BulkInsert, bcp,dts,...is there a solution!!!?

  • Hi all,

    I am trying to load txt files to sql server 2005 databases.

    These txt files are coming from an other process with a fixed format and with no fields delimiters!

    Here is a txt line simple : "0124xxErrkckhhty45569aaerzt0h4h..."

    The matter is that it seems to be impossible to extract fields values, by position, from this txt line!

    The solution is provided in oracle, and the user could extract fields by caracter positions:

    sample :

    LOAD DATA

    INFILE 'table_with_one_million_rows.dat'

    INTO TABLE TABLE_WITH_ONE_MILLION_ROWS

    (

    COL1 POSITION(1:4) INTEGER EXTERNAL

    , COL2 POSITION(6:9) INTEGER EXTERNAL

    , COL3 POSITION(11:46) CHAR

    , col4 position(48:83) CHAR

    , col5 position(85:120) CHAR

    , COL6 POSITION(122:130) DATE "MMDDYYYY"

    )

    It's strange that Microsoft did not think about this!!!:w00t:

    So would mind please telling me if there are a similar way to work with non delimited fields when loading txt file to DB?

    Thx a lot

  • Any answers!!??

  • Hi all,

    It seems that Microsoft has not thought about this matter yet!;)

    I keep on searching and hope i'll find some thing!:ermm:

    In case, please make me know your opinions.

    Regards

  • [font="Arial"]

    Hello,

    You could use bcp or DTS for this process. There are more ways to do this process too. But these two are the simplest and some times the most compatible for operational considerations.

    DTS will accept a text file as input and will let you prescribe the fixed field lengths. It will let you define each columns type, lengh or mathmatical precision.

    bcp lets you set the fixed field lengths and types to a lesser degree.

    As a suggestion, if there were less than 65,000 rows in these .txt files instead of 1 million, I would import them into Excel and use the verticle cursors to set the field lengths exactly how you want them. Then I'd export the data as tab delimited txt.
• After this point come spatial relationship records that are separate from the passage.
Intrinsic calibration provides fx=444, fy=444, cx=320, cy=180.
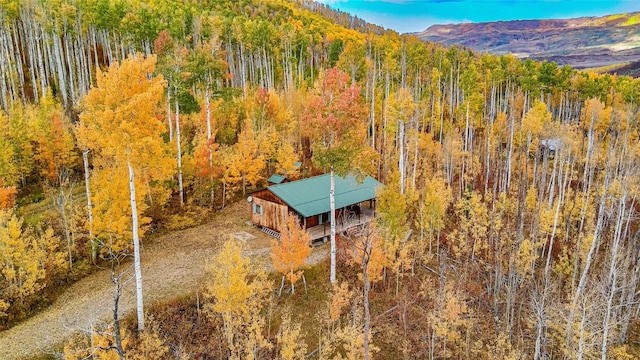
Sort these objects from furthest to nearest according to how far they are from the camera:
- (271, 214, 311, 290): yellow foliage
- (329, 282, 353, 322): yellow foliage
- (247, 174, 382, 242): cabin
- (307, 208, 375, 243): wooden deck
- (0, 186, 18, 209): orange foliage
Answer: (307, 208, 375, 243): wooden deck, (247, 174, 382, 242): cabin, (0, 186, 18, 209): orange foliage, (271, 214, 311, 290): yellow foliage, (329, 282, 353, 322): yellow foliage

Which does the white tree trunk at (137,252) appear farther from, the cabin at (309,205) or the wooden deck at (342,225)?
the wooden deck at (342,225)

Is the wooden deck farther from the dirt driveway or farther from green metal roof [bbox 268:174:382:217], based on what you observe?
green metal roof [bbox 268:174:382:217]

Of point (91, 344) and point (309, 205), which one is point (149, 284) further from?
point (309, 205)

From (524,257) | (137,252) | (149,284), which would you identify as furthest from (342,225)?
(137,252)

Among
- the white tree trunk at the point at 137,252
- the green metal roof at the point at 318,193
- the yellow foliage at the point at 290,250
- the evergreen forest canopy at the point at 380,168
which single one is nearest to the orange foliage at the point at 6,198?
the evergreen forest canopy at the point at 380,168

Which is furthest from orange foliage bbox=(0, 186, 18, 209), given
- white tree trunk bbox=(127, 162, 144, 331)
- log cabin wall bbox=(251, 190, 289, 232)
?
log cabin wall bbox=(251, 190, 289, 232)

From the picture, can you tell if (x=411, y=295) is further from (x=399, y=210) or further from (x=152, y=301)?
(x=152, y=301)
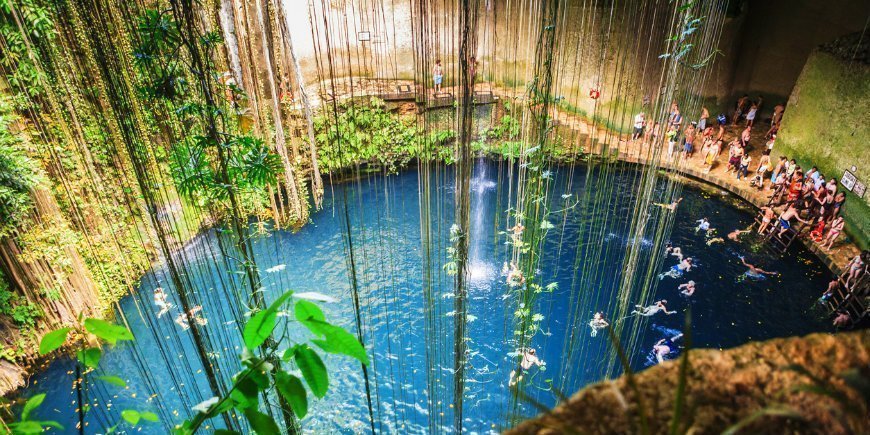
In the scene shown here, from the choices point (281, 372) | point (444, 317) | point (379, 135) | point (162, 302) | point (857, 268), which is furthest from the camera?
point (379, 135)

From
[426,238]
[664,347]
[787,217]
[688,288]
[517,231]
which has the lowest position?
[664,347]

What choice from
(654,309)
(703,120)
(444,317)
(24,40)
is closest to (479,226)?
(444,317)

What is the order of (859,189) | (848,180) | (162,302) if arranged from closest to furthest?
1. (162,302)
2. (859,189)
3. (848,180)

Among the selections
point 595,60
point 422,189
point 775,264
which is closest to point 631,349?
point 775,264

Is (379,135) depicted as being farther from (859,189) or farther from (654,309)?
(859,189)

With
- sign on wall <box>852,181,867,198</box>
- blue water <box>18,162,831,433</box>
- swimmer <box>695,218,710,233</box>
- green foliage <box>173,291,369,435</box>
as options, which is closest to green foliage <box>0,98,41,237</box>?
blue water <box>18,162,831,433</box>

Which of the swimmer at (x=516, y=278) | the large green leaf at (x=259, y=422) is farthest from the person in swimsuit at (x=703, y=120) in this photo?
the large green leaf at (x=259, y=422)

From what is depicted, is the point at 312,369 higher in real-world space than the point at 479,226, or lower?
higher
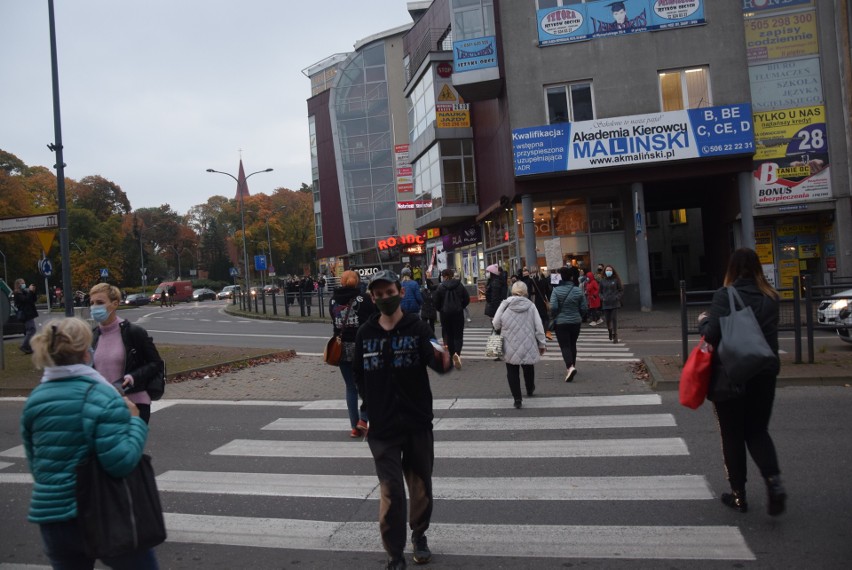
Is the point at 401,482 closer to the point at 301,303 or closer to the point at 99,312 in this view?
the point at 99,312

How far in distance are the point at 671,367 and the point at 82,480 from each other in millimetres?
9205

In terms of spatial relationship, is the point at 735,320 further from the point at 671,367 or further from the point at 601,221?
the point at 601,221

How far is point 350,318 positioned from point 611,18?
19.0m

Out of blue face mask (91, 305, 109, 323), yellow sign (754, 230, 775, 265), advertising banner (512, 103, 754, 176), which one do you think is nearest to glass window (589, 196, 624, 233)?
advertising banner (512, 103, 754, 176)

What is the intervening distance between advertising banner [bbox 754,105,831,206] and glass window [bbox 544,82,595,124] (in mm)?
5508

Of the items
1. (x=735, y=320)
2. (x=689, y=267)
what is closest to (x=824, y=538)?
(x=735, y=320)

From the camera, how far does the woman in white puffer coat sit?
9.02 metres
Then I'd use DTS to import them in about 30 seconds. Be sure to set the definitions for each field and don't take the defaults or you will run out of column space in a row toot suite.

    For the case of 1 million rows of unknown length, I highly recommend you read the bcp instructions. It is very fast. I have to post a 1/2 million row table to about 20 data sets each month and it takes less than 5 minutes per data set using bcp. Unless you have data quality issues it's the way to go for large import text files.

    The bcp tool will let you build and save a .fmt file that will let you batch load a known fixed field length file routinely if that's the type of operational data load situation you have. DTS also has that capability, along with the ability to reform columnar data via VB code if you need to. These two processes can be added to a scheduler too for complete automation on a repetive basis.

    Not knowing your operational environment goals, I would say that if this is a one time deal, use DTS and you'll see it's quite straight forward. If this will be come a routine data feed, do the bcp thing. If not...post more questions! They are free and no cupons required!

    I hope this coaching helps.

    Regards,

    Terry

    [/font]

  • Don't EVER load file straight into a table.

    Even if that file is perfectly formatted for your favourite upload process.

    Load it into staging table (single varchar column, maybe even text), DO DATA VALIDATION(!!!) and then if everything is all right load data into database using SUBSTRING function.

    _____________
    Code for TallyGenerator

  • Hi all,

    First i would like to thanks Terry and Sergiy for the help they gave me : thanks a lot!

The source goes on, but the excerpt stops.